Après l’avoir appris à ses enfants Bastien et Loreleï, Sandrine annonce à Christophe son besoin de le quitter malgré vingt ans de vie commue. Pour préserver son mariage et la famille, celui-ci organise dans la nuit le week-end de la dernière chance.

Et voilà les quatre Leroy partis sur les routes de la France moche, celle des motels, zones commerciales et banlieues sans charme. Autant de lieux supposés rappeler des souvenirs romantiques à ce drôle de couple, dont la généalogie s’écrit en quelques messages laissés sur répondeur. Dans ce prologue bien pensé, l’insouciance des premiers émois fait progressivement place à la liste des courses usante et usée. Mais le road trip commence par une marche arrière ratée et se poursuit sur une même tendance. Là où la tribu passe, il y a casse. Lave-vaisselle, karaoké, bus et gueule de caricaturiste, rien ne leur échappe. Dans le genre boulet rouge, Christophe, interprété par José Garcia, est « champion du monde » ! Pas étonnant que l’émotive Sandrine bouillonne à l’intérieur, prenne le volant pour le mordre et finisse par renoncer à cet homme pénible, porteur d’une violence presque inquiétante. Témoins muets de ces scènes de ménage puériles, deux ados mal dans leur peau qui souhaiteraient juste que leurs vieux grandissent un peu.

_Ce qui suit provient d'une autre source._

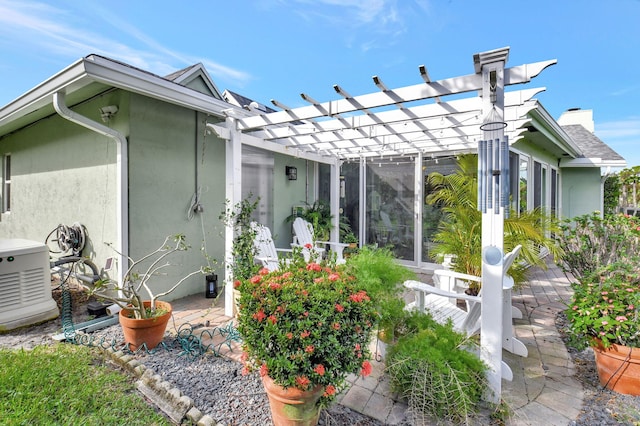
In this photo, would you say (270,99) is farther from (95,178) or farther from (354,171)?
(354,171)

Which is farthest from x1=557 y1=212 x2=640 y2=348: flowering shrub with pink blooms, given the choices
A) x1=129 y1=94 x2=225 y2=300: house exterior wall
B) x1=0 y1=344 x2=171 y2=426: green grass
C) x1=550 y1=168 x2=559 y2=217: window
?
x1=550 y1=168 x2=559 y2=217: window

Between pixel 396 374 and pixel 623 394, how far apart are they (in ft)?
5.46

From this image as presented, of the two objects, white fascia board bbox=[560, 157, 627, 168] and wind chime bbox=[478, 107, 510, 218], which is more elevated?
white fascia board bbox=[560, 157, 627, 168]

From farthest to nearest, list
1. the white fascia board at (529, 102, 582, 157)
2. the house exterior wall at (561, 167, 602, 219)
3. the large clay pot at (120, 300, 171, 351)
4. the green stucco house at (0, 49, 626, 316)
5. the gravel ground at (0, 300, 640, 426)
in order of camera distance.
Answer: the house exterior wall at (561, 167, 602, 219)
the white fascia board at (529, 102, 582, 157)
the green stucco house at (0, 49, 626, 316)
the large clay pot at (120, 300, 171, 351)
the gravel ground at (0, 300, 640, 426)

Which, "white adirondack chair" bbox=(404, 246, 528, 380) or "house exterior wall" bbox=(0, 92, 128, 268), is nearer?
"white adirondack chair" bbox=(404, 246, 528, 380)

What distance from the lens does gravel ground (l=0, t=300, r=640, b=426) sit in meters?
1.95

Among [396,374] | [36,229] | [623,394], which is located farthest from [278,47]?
[623,394]

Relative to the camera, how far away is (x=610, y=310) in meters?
2.29

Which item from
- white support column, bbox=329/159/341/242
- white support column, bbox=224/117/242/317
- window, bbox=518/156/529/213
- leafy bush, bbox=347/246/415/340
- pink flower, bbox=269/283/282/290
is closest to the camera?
pink flower, bbox=269/283/282/290

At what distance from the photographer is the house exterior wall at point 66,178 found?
13.5 ft

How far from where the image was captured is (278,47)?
6.27m

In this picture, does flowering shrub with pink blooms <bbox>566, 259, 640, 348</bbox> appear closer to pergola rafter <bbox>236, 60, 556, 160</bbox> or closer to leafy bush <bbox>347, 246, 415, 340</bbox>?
leafy bush <bbox>347, 246, 415, 340</bbox>

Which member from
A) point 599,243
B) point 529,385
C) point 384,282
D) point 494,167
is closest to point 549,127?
point 599,243

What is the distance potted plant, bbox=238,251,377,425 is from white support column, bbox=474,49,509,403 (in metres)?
0.90
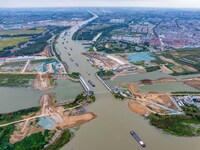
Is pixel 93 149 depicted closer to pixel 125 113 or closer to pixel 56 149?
pixel 56 149

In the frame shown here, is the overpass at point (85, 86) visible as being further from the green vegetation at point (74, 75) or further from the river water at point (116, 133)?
the river water at point (116, 133)

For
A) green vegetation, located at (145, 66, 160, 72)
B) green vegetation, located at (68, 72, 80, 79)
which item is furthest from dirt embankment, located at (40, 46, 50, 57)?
green vegetation, located at (145, 66, 160, 72)

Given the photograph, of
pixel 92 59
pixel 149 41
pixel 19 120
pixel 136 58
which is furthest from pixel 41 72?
pixel 149 41

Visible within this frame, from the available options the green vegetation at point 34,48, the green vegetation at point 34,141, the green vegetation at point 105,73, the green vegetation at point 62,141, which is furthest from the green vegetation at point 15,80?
the green vegetation at point 62,141

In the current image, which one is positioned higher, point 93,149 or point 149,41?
point 149,41

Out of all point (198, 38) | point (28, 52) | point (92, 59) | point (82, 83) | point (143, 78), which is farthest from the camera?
point (198, 38)

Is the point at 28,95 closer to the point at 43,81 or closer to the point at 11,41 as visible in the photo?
the point at 43,81

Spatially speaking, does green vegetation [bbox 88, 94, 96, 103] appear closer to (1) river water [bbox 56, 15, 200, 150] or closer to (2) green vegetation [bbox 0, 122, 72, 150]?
(1) river water [bbox 56, 15, 200, 150]

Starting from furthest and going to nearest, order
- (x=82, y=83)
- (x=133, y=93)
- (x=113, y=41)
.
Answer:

Ce premier film aigre-doux tente de jongler entre instants graves et séquences comiques proches du sketch dans lesquelles surviennent les amis humoristes du réalisateur scénariste. Car c’est aussi son histoire qu’il tire de sa mémoire d’enfant du divorce, laissant Sardou, Lenorman ou Niagara chanter sa nostalgie. C’est parfois drôle, tendre, mais le plus souvent forcé, au point de vouloir faire monter quelques larmes avant la fin. L’on préfère celles de Charlotte Gainsbourg quand elle réalise que l’endroit le plus exotique dans lequel l’a emmenée son cher mari, c’était… le Futuroscope.

(6/10)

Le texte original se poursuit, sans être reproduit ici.